(Testo proposto):
━━━━━━━━

Quasi un’introduzione
Sprenger dit (avant 1500): “Il faut dire l’hérésie des sorcières, et non des sorciers, ceux-ci sont peu de chose”. Et un autre sous Louis XIII: “Pour un sorcier, dix mille sorcières”.
“Nature les fait sorcières”. C’est le génie propre à la Femme et son tempérament. Elle naît Fée. Par le retour régulier de l’exaltation, elle est Sybille. Par l’amour, elle est Magicienne. Par sa finesse, sa malice (souvent fantasque et bienfaisante), elle est Sorcière, et fait le sort, du moins endort, trompe les maux.
[...] D’où date la Sorcière? Je dis sans hésiter: “Des temps du désespoir”. Du désespoir profond que fit le monde de l’Église. Je dis sans hésiter: “La Sorcière est son crime!”.
Mi piace cominciare da Jules Michelet per l’attenzione che dedicò, al di là del suo empito romantico, alle donne vittime delle persecuzioni. La sua è «la storia della Strega e non della stregoneria». Nel secolo e mezzo che ci divide dal suo tempo, non sono state molte le ricerche sulle accusate di maleficium e bisogna arrivare agli studi che sono fioriti nella stagione dei movimenti femminili, studi peraltro a lungo confinati ai margini da storici impreparati – specialmente in Italia – ad accogliere temi e linguaggi nuovi, ritenuti poco accademici e quindi poco scientifici. Eppure i gender studies ebbero il merito indubbio di mettere in evidenza il legame tra la stregoneria e i processi di disciplinamento e gerarchizzazione della società nell’ultimo Medioevo e nella prima età moderna. Alle vittime e alle loro credenze rivolsero lo sguardo anche gli studiosi che indagarono a fondo il sostrato folklorico remoto che sottostava al mito del sabba: tanto i persecutori che i perseguitati erano al centro della ricerca nel convincimento che l’immagine del complotto satanico fosse una «formazione culturale di compromesso»: l’ibrido risultato di un conflitto tra cultura popolare e cultura dotta.

━━━━━━━━

(Dati raccolti):
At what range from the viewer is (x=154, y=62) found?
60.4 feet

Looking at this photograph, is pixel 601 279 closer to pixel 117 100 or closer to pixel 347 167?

━━━━━━━━

(Compiti assegnati):
• A. Nel testo sulla stregoneria, perché l'autore sceglie di cominciare da Jules Michelet?
• B. Riprendi il testo sulla stregoneria e prosegui dopo la sua ultima frase.

(Risposte):
• A. Per l'attenzione che Michelet dedicò alle donne vittime delle persecuzioni, al di là del suo empito romantico.

• B.
A partire dagli anni ottanta del Novecento, il tema della stregoneria lascia il margine della ‘grande storia’ per guadagnarne il centro anche se nel prevalente interesse degli studiosi verso gli aspetti giuridico istituzionali, una scelta, questa, che inevitabilmente sposta l’attenzione dalle vittime ai soggetti che condussero la persecuzione e al loro ‘discorso’ sulle streghe, ‘discorso’ che fu parte integrante e centrale della cultura della prima età moderna. E i trattati demonologici ne furono l’espressione più attenta. Considerati ormai dagli storici non più aberrazioni, ma contributi vitali al dibattito scientifico, teologico e politico che si sviluppò dal Quattrocento al Settecento, questi scritti sono divenuti polo di interesse privilegiato della storiografia contemporanea.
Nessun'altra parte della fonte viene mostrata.